■ GIVEN TASK ■
Please quote the data word for word, starting at the line that contains "Examining the photograph" and continuing through the final line of the data.
* start *
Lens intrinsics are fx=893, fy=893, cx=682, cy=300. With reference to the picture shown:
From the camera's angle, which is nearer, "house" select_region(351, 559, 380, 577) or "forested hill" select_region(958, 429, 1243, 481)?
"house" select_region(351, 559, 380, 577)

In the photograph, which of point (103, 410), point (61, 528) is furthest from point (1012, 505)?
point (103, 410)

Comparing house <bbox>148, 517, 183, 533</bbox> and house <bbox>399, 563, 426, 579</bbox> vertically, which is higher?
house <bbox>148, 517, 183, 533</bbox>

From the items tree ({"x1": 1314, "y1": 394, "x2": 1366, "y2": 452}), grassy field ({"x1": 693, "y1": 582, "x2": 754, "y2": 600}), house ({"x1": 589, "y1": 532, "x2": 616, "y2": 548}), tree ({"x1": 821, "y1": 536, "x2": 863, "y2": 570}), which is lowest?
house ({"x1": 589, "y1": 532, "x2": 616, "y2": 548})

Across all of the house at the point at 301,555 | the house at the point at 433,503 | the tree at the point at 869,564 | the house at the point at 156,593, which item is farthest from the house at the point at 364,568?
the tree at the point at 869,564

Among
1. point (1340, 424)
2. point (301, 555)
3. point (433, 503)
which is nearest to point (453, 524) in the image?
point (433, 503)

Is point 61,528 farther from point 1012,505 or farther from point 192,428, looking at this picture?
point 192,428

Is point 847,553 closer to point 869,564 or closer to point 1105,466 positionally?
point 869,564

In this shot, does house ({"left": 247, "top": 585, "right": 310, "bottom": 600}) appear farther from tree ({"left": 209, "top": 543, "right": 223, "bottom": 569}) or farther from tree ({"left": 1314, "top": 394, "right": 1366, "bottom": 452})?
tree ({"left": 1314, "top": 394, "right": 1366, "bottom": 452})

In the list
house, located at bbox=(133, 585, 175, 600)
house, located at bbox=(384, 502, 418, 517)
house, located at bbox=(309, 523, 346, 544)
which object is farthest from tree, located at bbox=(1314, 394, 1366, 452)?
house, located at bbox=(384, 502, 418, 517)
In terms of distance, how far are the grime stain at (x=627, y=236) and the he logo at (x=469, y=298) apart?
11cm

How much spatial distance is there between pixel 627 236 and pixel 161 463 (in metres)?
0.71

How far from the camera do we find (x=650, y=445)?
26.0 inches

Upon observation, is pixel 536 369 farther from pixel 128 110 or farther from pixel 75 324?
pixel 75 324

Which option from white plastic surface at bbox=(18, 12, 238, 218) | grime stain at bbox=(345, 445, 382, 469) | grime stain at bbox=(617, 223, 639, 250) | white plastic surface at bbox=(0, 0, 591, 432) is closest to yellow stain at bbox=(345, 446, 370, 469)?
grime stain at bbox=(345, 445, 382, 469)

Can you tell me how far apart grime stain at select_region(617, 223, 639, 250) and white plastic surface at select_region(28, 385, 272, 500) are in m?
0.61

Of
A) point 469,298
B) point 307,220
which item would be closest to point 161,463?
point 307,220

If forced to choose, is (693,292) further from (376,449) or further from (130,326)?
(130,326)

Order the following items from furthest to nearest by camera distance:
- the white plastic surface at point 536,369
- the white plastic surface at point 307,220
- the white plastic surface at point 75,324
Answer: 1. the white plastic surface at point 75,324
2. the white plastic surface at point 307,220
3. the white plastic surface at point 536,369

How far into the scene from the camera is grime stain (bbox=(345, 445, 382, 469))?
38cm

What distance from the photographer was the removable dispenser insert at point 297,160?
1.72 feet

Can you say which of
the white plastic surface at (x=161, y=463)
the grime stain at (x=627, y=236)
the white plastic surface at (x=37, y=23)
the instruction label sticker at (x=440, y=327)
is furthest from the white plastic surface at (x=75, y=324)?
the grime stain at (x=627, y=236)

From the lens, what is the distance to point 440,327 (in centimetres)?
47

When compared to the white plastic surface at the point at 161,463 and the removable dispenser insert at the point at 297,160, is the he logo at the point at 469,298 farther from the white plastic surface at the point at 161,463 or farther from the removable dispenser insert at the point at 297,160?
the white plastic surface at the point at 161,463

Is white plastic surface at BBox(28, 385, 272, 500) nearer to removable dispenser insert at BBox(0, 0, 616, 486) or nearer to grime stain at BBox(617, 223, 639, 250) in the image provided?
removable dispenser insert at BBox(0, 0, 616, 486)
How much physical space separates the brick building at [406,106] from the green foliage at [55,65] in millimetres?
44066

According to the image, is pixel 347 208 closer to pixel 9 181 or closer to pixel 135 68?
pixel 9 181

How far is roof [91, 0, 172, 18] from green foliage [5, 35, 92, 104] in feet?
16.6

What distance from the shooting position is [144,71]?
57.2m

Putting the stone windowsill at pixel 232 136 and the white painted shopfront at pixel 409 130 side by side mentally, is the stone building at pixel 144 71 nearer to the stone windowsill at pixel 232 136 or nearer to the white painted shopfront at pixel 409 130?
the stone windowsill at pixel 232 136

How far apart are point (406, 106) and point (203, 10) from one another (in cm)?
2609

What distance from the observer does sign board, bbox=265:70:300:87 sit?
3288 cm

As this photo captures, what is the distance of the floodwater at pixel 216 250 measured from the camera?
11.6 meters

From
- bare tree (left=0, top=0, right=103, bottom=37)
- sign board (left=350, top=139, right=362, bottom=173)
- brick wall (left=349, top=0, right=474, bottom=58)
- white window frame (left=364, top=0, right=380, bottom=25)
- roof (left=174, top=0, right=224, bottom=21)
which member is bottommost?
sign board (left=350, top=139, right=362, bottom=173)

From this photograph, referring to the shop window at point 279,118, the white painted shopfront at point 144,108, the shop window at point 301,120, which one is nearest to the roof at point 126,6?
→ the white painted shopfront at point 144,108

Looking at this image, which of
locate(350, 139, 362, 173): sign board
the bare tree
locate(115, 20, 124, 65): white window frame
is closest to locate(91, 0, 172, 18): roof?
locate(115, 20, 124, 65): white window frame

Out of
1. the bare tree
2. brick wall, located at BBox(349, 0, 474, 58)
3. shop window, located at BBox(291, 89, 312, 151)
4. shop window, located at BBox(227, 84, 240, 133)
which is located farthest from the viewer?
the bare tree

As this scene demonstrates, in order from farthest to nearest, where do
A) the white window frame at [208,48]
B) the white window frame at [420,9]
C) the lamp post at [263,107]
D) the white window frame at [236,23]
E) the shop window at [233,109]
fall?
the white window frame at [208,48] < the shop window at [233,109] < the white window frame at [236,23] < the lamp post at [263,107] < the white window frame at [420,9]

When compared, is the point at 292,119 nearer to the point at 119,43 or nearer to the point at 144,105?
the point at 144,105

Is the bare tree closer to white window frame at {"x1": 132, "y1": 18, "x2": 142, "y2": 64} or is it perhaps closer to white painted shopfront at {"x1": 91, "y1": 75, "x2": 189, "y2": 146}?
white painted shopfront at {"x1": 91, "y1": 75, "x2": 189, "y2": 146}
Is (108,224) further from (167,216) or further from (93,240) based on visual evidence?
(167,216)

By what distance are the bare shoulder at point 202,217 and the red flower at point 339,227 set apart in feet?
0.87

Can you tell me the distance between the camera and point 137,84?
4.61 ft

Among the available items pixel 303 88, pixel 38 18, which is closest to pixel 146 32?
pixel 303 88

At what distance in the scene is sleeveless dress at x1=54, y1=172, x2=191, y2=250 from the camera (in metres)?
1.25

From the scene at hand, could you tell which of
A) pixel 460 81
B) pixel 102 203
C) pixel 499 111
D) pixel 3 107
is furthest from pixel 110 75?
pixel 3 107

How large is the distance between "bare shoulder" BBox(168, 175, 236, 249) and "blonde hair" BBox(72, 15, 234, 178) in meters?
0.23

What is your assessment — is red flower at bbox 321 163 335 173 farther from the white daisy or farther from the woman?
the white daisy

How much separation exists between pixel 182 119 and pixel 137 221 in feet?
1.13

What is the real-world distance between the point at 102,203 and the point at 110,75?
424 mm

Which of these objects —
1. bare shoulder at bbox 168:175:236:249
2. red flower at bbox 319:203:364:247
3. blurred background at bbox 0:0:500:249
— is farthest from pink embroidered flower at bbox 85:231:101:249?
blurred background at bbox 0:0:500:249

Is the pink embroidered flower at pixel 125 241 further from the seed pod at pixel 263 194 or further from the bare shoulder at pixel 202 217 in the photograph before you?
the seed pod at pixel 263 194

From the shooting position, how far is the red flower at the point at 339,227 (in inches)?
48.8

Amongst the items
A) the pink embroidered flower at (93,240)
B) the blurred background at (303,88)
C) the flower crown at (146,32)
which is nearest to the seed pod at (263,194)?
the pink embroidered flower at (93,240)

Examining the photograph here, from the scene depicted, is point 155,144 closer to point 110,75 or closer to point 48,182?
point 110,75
* end *
■ RIGHT ANSWER ■
Examining the photograph here, from the scene depicted, is point 155,144 closer to point 110,75 or closer to point 48,182?
point 110,75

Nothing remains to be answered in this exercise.